The pilot noted that the ship had turned bow-on to the wind from the fluttered ensign on the halyards. He eased the helicopter over the stern, hovered a few moments and set down on the pad.

The rotor blades had hardly swung to a stop when two figures dressed from head to toe in astronaut-looking suits approached while unfolding a circular plastic tube about five feet in diameter that looked like a huge umbilical cord. They secured it around the exit door and gave three knocks. Pitt undid the latches and swung the door inward. The men outside passed him cloth hoods with see-through lenses and gloves.

"Best put them on," commanded a muffled voice.

Pitt prodded Giordino awake and handed him a hood and pair of gloves.

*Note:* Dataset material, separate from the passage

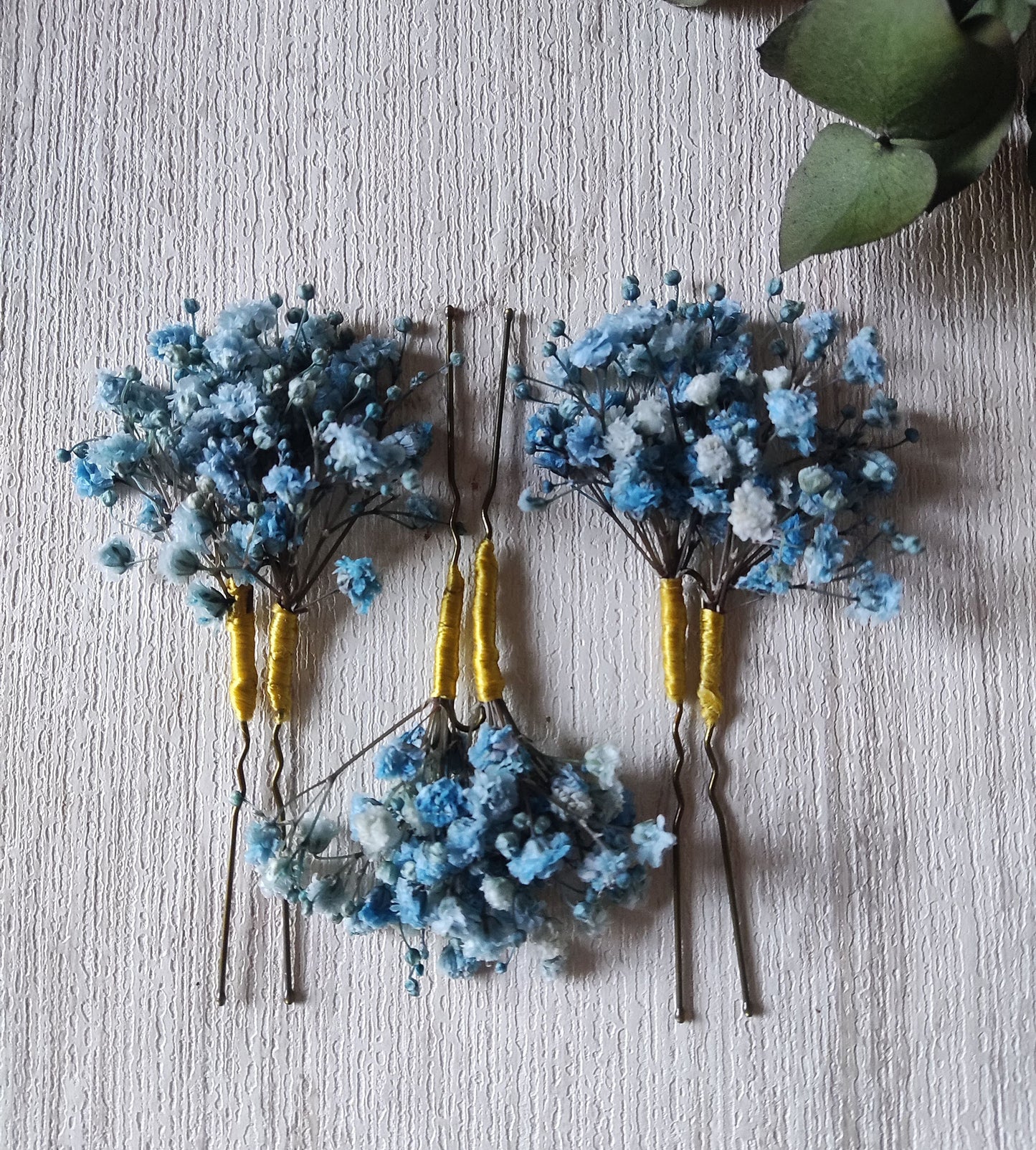 Tres horquillas con paniculata azul cielo en fondo de madera y rama de eucalipto.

"What in hell are these?" Giordino mumbled, emerging from the cobwebs.

"Welcome gifts from the sanitation department."

Two more crewmen appeared in the plastic tunnel and took their gear. Giordino, still half asleep, stumbled from the helicopter.

Pitt hesitated and stared into Mendoza's eyes.

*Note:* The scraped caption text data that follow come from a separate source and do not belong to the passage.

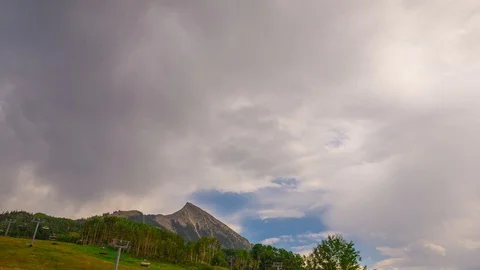 Mt. Crested Butte Ski Resort with Incoming Storm Time Lapse, Timelapse, Time- Stock Footage 128945441
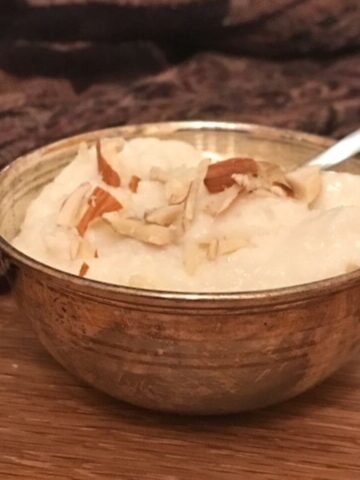 closeup of kheer in small silver bowl garnish with crushed almonds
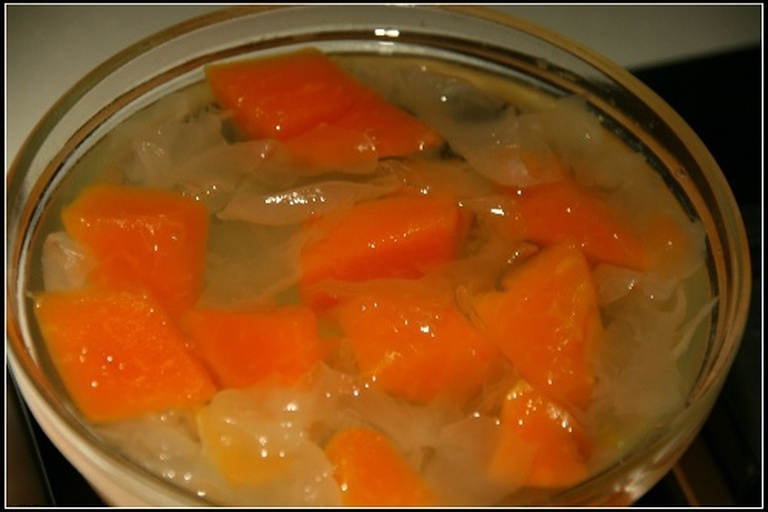 三组食材分开放置在白色陶瓷盘中:左侧为一朵完整的干制椴木银耳,耳片厚实呈浅琥珀色;中间为新鲜剥好的百合瓣,洁白饱满;右侧为切块的橙黄色木瓜,果肉细腻多汁。背景为原木砧板,整体呈现自然健康风格 食材摆盘图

"What's my reward if I find your poison in forty-eight hours?"

"What do you want it to be?"

"Are you as hard as you pretend?"

"Harder, Mr. Pitt, much harder."

"Then you decide."

He gave her a rakish smile and was gone.

THE CARS THAT MADE up the presidential motorcade were lined in a row beside the South Portico of the White House. As soon as the Secret Service detail was in position, Oscar Lucas spoke into a tiny microphone whose wire looped around the watch on his wrist and ran up the sleeve of his coat.

"Tell the Boss, we're ready."

Three minutes later the President, accompanied by Fawcett, walked briskly down the steps and entered the presidential limousine. Lucas joined them and the cars moved out through the southwest gate.

The President relaxed into the leather of the rear seat and stared out the window at the passing buildings. Fawcett sat with an open attaché' case on his lap and made a series of notes inside the top folder. After a few minutes of silence, he sighed, snapped the case shut and set it on the floor.

"There it is, arguments from both sides of the fence, statistics, CIA projections, and the latest reports from your economic council on Communist bloc debts. Everything you should need to sell Larimer and Moran on your way of thinking."

"The American public doesn't think much of my plan, does it?" the President asked quietly.

"To be perfectly honest, no, sir," Fawcett replied. "The general feeling is to let the Reds stew in their own problems. Most Americans are cheering the fact that the Soviets and their satellites are facing starvation and financial ruin. They consider it proof positive that the Marxist system is a pathetic joke."